In Italia il trasporto ferroviario movimenta circa il 10% del totale delle merci in ton-km, servendo soprattutto i collegamenti tra il Nord del Paese e l’Europa. Le ferrovie del Sud movimentano appena il 17% dei treni-km merci prodotti in Italia, con una quota quasi nulla per quanto riguarda i porti. Scontando quindi che nel breve-medio periodo il ferro non è in condizioni di svolgere la funzione di principale veicolo per la decarbonizzazione nel traffico merci, è urgente però in prospettiva rafforzare consistentemente le linee di collegamento con gli interporti e con il sistema ferroviario, in particolare con terminal ferroviari che arrivano all’interno dell’area portuale.

Alle Zone Economiche Speciali il PNRR destina 630 milioni, nell’ambito della Missione 5 Componente 3, dedicata agli interventi speciali per la coesione territoriale. Si tratta in gran parte di misure infrastrutturali e per l’intermodalità oltre che per il finanziamento del credito d’imposta. Dopo una partenza faticosa il sistema ZES sembra essersi messo in moto soprattutto per effetto delle novità in materia di governance, con gli ampi poteri conferiti ai Commissari Straordinari. Tuttavia la performance del sistema va valutata in termini di capacità di messa a terra degli investimenti pubblici e soprattutto degli investimenti di grande dimensione.

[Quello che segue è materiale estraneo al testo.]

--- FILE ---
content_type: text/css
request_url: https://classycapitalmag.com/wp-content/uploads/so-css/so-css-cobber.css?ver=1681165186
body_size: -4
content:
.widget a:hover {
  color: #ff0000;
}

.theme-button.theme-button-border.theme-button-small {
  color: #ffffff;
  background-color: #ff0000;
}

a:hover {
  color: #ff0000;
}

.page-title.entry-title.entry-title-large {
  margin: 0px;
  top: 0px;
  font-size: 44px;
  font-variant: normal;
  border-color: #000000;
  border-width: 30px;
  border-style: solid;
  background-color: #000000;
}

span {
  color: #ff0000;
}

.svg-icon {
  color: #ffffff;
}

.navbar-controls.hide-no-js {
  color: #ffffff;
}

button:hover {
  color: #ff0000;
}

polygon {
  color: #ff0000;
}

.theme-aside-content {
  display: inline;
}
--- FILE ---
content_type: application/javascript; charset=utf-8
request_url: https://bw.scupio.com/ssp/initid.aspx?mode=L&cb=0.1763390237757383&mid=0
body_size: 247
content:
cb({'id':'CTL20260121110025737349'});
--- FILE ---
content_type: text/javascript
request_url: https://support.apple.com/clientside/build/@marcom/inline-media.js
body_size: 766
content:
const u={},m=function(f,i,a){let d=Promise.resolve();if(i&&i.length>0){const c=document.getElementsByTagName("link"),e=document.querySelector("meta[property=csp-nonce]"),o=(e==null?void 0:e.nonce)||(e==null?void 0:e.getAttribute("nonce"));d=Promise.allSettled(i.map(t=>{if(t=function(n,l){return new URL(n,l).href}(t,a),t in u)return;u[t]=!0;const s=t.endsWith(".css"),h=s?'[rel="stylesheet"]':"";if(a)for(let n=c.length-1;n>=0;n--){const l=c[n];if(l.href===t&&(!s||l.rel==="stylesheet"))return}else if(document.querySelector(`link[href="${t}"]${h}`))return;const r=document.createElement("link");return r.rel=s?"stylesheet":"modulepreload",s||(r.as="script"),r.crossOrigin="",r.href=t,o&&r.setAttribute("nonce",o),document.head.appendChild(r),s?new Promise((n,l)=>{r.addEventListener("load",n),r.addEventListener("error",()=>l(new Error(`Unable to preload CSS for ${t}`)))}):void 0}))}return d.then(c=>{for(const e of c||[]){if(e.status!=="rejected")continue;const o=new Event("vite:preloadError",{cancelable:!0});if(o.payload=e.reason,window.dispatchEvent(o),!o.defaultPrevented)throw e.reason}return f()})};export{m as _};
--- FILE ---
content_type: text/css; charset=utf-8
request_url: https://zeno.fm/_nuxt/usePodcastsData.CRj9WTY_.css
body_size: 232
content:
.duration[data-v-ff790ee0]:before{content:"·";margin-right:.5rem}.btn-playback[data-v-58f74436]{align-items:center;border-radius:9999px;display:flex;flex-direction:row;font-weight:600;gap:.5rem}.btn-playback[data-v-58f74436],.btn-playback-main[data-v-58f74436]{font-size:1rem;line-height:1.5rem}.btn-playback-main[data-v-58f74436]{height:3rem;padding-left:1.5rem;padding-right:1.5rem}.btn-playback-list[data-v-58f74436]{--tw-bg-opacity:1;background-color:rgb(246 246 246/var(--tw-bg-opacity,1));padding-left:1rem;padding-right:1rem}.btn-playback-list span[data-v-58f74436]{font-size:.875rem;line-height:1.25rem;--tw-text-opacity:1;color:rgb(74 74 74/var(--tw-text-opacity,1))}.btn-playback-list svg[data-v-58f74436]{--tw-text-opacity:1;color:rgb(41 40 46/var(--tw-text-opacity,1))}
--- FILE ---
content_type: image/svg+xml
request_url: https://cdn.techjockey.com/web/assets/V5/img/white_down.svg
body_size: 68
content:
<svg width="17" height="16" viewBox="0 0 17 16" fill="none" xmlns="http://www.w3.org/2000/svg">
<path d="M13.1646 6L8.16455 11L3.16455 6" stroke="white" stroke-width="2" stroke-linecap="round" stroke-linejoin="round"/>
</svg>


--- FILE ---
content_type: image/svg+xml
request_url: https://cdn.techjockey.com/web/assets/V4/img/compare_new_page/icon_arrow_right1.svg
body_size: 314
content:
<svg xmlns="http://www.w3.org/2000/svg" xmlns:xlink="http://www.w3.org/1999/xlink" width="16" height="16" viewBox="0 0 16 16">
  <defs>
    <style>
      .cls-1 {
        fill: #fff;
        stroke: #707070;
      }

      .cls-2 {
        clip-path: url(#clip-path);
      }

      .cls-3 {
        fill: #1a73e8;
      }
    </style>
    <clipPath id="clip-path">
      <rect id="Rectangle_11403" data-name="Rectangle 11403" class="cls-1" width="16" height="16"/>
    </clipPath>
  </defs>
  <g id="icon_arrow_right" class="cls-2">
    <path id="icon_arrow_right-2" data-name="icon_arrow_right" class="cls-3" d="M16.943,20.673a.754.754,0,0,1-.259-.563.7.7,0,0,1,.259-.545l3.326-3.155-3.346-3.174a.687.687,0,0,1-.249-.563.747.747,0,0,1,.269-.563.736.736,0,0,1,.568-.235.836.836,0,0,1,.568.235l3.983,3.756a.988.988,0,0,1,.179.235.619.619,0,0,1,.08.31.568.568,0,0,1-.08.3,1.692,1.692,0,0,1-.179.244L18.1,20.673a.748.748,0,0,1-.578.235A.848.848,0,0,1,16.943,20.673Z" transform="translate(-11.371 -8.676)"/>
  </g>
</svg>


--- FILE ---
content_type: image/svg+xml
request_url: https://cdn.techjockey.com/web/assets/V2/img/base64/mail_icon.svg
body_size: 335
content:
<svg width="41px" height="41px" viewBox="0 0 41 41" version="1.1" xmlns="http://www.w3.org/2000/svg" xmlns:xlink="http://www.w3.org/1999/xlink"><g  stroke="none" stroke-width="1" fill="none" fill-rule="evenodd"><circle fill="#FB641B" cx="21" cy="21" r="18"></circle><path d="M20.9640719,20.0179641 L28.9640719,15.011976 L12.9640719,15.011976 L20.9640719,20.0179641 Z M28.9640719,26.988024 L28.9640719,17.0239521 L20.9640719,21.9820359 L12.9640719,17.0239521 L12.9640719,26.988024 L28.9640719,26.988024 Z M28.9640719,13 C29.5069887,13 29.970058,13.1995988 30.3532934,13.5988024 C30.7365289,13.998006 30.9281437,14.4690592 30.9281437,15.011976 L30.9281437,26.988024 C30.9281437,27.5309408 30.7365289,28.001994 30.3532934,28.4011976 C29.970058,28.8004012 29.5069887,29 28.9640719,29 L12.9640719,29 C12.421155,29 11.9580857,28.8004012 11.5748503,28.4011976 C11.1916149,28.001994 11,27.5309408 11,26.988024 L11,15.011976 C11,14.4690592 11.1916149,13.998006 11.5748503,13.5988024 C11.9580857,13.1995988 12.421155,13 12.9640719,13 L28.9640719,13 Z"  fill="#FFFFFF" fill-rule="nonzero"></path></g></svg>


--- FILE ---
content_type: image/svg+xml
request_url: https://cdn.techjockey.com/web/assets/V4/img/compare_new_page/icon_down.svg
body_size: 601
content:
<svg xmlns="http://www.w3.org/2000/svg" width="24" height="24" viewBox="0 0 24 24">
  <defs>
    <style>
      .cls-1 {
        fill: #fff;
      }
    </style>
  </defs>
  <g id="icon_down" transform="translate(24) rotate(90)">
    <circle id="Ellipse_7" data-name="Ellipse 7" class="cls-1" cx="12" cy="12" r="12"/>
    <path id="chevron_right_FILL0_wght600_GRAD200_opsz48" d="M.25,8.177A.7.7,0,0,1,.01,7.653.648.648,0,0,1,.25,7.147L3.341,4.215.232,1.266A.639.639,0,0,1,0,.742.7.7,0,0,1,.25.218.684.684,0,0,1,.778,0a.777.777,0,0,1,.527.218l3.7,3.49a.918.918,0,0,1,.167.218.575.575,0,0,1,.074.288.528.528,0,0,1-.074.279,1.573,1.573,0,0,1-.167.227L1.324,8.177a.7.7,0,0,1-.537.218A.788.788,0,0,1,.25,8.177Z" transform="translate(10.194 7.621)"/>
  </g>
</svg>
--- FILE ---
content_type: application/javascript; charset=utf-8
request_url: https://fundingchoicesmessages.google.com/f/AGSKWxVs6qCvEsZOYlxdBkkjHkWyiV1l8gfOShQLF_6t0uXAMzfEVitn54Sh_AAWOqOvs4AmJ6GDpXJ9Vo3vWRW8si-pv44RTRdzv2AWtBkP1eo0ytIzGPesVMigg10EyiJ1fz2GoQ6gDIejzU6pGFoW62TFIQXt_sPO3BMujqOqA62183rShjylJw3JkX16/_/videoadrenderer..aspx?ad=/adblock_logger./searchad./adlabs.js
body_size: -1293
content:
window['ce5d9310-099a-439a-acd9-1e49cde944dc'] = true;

Infine, la Missione 3, Componente 2, sostiene la digitalizzazione della logistica come nuovo orizzonte, immateriale, dell’intermodalità e dell’integrazione. La dematerializzazione di documenti e procedure richiede un vigoroso impegno da parte della Pubblica Amministrazione preposta: dalla effettiva realizzazione dello Sportello Unico dei Controlli, che permetterà l’interoperabilità con le banche dati nazionali e il coordinamento delle attività di controllo da parte delle dogane, all’utilizzo delle tecnologie cloud (come avviene ad esempio già nel porto di Amburgo, primo porto smart d’Europa) per ottimizzare tempi e processi della movimentazione delle merci.